Year 44: Now Departing
Twenty years is a long time to spend in a stasis largely of one’s own making. But by my account, that’s about how long it’s been since I tried to do something with my life beyond “exist”. Day after day, I’ve spent my life repeating the same cycles with the same actions and the same ways of thinking that have kept me locked in a loop.
A couple of months ago, I was reading Creative Quest by Questlove (thanks to my local library!), and one specific chapter hit me a little harder than the others: “The Departure”. I’ll quote the opening paragraphs here; emphasis is mine:
Creative people have specialties. But they also have restlessness. That’s part of the paradox: how do you keep your talent sharp while still exploring ways to expand your talent? How do you keep doing the thing that you’ve been doing while also doing other things?
The answer, at least as far as I can tell, is a version of the principle I outlined in the section on micro-meditation. The trick there was to simultaneously be present and be absent, to immerse yourself in the moment but attain a state of mind that momentarily suspends you and takes you away from the task at hand. There’s a broader, less internal version of this same strategy, and that’s something I’ll call “the departure.” Make an effort to make your life different. It’s the only way that it will stay the same in terms of creative inspiration and creative energy. Meditation helps you switch the channel when it comes to what is moving through you. The departure helps you switch the channel when it comes to how you are moving through the world.
In years past, I’ve tried a little thing where I picked a word to “define” the approach I take with the next year of my life. I’ve failed miserably at keeping true to that challenge, mostly because I keep looping back into the same cycles and systems after an initial effort to change. But that one word — departure — kept me thinking for days after I finished Creative Quest. (Excellent book, by the way. I’d recommend it for people who want a good perspective on creativity.)
In the days-and-weeks that followed, I kept thinking back to that word and the concept Questlove describes. That word sticking in my head got me thinking about my plans for at least a good chunk of the next year of my life. To that end, I’ve chosen departure as the theme word for my next year of life.
What that means in theory is simple: I must depart from old systems and cycles. I have to change how I think, how I act, and how I feel about how I think and act. Nothing will change in my life until I decide to enact that change. That decision begins today, on my 43rd birthday.
What that means in practice is a far harder bargain with myself: I have to give up things that have kept me in comfortable stasis for two decades.

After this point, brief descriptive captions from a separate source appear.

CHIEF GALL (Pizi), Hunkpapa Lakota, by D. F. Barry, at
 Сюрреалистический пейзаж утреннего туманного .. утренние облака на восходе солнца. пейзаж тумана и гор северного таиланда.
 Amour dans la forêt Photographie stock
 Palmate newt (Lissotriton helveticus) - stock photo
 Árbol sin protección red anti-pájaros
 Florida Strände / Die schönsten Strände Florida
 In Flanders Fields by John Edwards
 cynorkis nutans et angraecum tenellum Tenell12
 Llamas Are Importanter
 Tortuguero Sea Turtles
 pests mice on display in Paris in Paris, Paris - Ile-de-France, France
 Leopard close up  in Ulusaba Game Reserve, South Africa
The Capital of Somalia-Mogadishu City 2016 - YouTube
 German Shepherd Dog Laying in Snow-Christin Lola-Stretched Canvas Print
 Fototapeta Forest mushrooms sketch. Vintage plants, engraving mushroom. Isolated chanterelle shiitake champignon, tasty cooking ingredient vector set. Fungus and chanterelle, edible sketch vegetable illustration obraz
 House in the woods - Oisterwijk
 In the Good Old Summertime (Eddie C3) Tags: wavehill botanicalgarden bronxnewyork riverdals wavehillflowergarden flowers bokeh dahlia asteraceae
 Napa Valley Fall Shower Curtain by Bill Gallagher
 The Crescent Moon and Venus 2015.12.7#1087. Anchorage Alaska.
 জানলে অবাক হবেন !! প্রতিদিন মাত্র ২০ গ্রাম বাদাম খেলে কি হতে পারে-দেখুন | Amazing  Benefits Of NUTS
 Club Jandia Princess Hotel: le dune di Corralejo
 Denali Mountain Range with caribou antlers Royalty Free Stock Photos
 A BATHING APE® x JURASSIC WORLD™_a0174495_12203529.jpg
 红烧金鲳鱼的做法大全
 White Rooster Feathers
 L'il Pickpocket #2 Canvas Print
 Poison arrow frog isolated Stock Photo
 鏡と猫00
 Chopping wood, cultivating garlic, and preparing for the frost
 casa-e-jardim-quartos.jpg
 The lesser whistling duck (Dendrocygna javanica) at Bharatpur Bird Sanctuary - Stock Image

The Internet in general makes for a good starting point. I’ve spent too much time over the past two-plus decades of my life glued to a “black mirror”, rushing from one site to the next and refreshing endlessly out of FOMO. Social media didn’t make things better when I was still a major user of Twitter and the like. Replacing Twitter with Discord and frequenting video/livestreaming sites like Twitch haven’t helped, either. To break that cycle, I have to “depart” from the Internet at large. Starting today, I will “depart” from my usual roundup of sites/services by blocking…well, pretty much all of them. (I can still keep Twitch streams on in the background through my TV, at least.) This self-imposed sabbatical will last for at least one month; I may extend it depending on how I feel after that month.
Other systems and cycles will follow soon after that. My diet is trash to an absurd degree, so I’ll need to “depart” from my comfort foods and try more new stuff. I barely exercise due to the shape my knees are in; to that end, I’ll look for exercises I can do to work around that limitation. Creativity is the throughline of Creative Quest, and I’ve been mostly “departed” from creative endeavours for far too long — writing, yes, but also art that’s either hand-drawn or pixelled — so that, too, will change.
“Departure” from a comfortable way of living will hurt. It won’t be fun or easy. It won’t produce instant results. The process will take more time than I’d like, especially given how much time I’ve wasted avoiding the process. This will be a test of patience, focus, and determination. I will either make myself a better person or fail miserably in the attempt. Either way, this is the first step of that departure, and I take it without hesitation.